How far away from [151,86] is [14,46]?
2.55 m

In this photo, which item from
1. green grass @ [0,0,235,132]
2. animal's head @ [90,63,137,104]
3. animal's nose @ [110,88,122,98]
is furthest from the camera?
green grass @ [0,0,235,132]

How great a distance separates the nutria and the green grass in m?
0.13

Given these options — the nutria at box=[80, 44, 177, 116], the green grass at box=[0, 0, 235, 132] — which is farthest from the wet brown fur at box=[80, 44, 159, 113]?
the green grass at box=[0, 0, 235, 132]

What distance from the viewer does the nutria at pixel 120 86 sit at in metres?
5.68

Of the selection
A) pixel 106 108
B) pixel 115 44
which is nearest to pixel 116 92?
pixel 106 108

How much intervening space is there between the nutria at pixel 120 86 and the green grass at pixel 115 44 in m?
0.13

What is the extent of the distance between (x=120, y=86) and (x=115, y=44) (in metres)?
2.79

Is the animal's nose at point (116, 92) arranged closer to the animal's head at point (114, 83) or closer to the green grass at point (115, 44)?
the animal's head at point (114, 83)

+++

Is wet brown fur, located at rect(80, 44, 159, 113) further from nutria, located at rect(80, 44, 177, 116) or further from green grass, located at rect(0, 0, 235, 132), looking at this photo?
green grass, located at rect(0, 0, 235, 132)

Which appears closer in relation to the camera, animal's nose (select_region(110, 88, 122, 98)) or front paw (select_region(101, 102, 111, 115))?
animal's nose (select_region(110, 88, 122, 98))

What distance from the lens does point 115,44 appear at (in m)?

+++

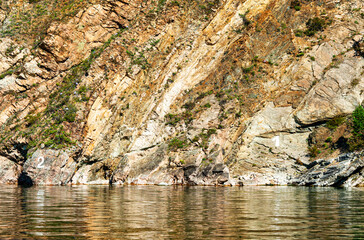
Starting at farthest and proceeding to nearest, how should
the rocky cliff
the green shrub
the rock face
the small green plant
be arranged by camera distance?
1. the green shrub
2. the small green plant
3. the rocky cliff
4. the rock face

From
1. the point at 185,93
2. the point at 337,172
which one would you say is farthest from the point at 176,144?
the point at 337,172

+++

**À faire**
Déterminez combien de lignes des données ci-dessus contiennent la chaîne « metres », en tenant compte de la casse. Indiquez uniquement ce nombre.

**Résultat**
2